READ MORE: Tyneside in 1962 - 10 photographs
At some point, the image has been lovingly touched up in colour by a creative individual in the days when photographs were strictly black and white.
The artwork is certainly not sophisticated but it has a certain innocent charm.
We see the old Eldon Grill restaurant, on the right, and the Northern Goldsmith’s clock - not to mention the trolley buses in their traditional banana-yellow livery, a striking sight which surprised many a new visitor to the city over the years.
Today's view remains relatively unchanged on the right of the image - but not on the left.
The recent re-development of Monument Mall, on the left, complements the grandeur of many of the older buildings in the vicinity.

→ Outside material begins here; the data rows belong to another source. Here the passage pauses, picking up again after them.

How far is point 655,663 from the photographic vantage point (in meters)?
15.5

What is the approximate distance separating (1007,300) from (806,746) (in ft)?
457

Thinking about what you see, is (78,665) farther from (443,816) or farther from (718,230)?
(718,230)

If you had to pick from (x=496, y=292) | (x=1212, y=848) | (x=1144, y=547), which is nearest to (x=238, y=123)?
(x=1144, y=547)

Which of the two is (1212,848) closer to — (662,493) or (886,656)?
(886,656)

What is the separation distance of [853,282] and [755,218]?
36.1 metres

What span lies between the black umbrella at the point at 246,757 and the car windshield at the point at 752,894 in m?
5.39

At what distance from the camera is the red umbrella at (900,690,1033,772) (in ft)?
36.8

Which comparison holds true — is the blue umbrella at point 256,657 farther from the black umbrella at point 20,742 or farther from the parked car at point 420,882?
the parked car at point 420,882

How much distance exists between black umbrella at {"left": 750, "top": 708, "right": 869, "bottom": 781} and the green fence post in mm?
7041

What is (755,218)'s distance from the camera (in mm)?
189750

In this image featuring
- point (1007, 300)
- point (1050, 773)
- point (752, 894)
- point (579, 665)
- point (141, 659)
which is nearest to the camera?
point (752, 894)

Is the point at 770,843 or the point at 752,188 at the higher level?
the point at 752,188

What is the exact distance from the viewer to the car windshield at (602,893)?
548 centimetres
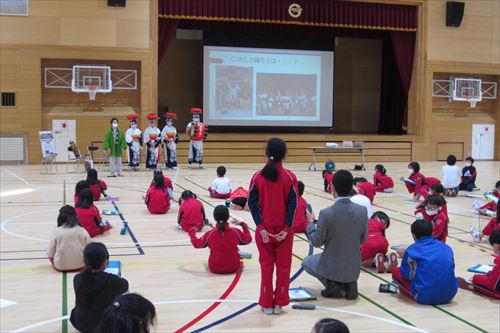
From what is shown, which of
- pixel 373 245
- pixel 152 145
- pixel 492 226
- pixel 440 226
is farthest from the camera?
pixel 152 145

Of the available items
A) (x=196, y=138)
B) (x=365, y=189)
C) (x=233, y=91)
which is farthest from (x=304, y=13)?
(x=365, y=189)

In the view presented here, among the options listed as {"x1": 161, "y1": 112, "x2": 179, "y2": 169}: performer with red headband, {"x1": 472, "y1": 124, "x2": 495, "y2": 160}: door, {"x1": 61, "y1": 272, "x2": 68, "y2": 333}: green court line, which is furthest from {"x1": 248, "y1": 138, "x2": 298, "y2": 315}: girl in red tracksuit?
{"x1": 472, "y1": 124, "x2": 495, "y2": 160}: door

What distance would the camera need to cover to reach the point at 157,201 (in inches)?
411

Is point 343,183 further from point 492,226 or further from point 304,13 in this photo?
point 304,13

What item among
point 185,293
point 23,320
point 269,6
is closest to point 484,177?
point 269,6

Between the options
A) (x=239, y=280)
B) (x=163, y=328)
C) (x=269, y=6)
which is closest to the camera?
(x=163, y=328)

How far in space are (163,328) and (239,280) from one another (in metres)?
1.62

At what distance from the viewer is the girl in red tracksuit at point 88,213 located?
781cm

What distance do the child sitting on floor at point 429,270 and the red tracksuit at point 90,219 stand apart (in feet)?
14.8

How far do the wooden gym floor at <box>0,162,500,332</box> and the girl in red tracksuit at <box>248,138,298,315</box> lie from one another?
0.89ft

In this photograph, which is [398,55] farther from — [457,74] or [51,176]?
[51,176]

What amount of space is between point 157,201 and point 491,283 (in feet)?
20.9

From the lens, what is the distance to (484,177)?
18266mm

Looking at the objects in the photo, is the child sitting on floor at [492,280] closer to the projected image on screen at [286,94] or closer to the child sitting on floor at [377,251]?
the child sitting on floor at [377,251]
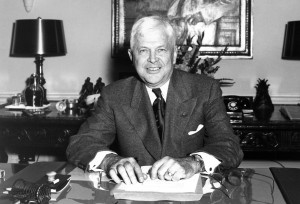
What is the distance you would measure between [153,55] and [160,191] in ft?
3.02

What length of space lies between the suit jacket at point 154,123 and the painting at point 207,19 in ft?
5.74

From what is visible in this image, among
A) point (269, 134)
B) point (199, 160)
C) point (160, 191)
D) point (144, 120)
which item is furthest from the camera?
point (269, 134)

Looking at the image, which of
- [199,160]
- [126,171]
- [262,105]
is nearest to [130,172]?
[126,171]

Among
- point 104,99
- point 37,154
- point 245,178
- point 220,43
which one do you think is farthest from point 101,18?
point 245,178

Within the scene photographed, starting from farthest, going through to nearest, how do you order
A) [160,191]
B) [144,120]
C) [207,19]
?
[207,19] < [144,120] < [160,191]

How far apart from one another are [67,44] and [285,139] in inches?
90.9

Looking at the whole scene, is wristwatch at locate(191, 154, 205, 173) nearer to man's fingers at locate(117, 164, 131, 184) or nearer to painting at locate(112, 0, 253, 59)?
man's fingers at locate(117, 164, 131, 184)

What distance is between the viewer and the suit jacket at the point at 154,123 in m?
2.36

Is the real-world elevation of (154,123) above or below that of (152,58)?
below

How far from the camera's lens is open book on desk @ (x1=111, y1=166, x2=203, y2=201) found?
160cm

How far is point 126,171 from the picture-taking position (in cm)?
180

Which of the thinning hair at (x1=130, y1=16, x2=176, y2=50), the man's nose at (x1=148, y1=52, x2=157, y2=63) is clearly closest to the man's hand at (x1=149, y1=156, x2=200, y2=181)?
the man's nose at (x1=148, y1=52, x2=157, y2=63)

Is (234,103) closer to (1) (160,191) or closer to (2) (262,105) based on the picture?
(2) (262,105)

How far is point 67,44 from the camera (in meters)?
4.40
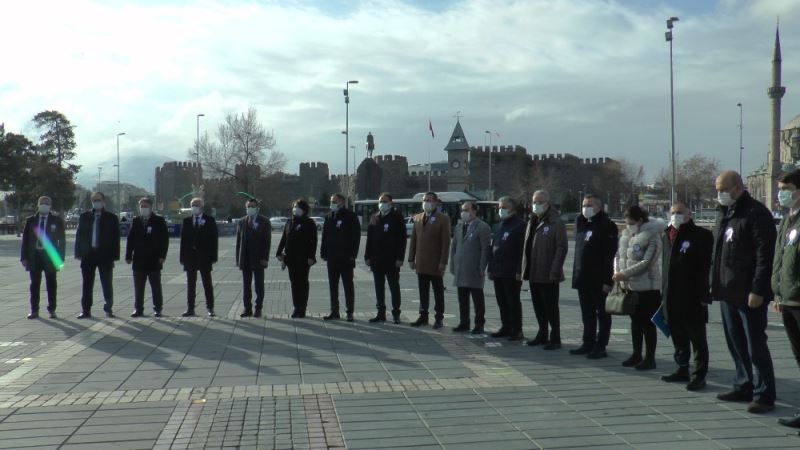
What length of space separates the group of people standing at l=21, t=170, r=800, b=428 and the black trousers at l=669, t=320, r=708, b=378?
0.01 m

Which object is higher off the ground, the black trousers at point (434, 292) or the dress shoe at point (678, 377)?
the black trousers at point (434, 292)

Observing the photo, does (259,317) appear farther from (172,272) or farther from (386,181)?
(386,181)

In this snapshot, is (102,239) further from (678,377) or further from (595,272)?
(678,377)

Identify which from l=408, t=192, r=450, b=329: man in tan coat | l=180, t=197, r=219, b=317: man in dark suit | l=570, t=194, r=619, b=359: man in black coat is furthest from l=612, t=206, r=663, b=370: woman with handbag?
l=180, t=197, r=219, b=317: man in dark suit

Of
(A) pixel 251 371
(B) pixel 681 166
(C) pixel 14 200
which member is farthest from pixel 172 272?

This was not always the case in the past. The concrete monolith that is the Pearl Assurance building – in the centre of the modern image – sitting awkwardly on the corner of New Bridge Street hails from a time in the 1960s and ’70s when many fine old city structures were torn down with reckless abandon.
It replaced the Victorian-built building which was home to a Thomas Cook travel shop, a location which became known as 'Cook's corner' and became a popular Newcastle meeting place for people going shopping or heading for a night on the town.
Returning to the postcard view, further along New Bridge Street, we see the city's old Central Library building, another that was demolished in the '60s to be replaced by a concrete incarnation, which was itself pulled down and replaced with a newer version between 2007 and 2009.
On a historical note, Blackett Street was built between 1824 and 1826 by Richard Grainger as he carried out his ambitious project of totally reshaping Newcastle’s town centre.
Historically it follows the exact line of the north-facing section of the old Town Wall. It had been a muddy lane, but soon became an important route with elegant new properties.
The street was named after a distinguished Novocastrian called John Erasmus Blackett who was Lord Mayor of Newcastle four times, in 1765, 1772, 1780 and 1790.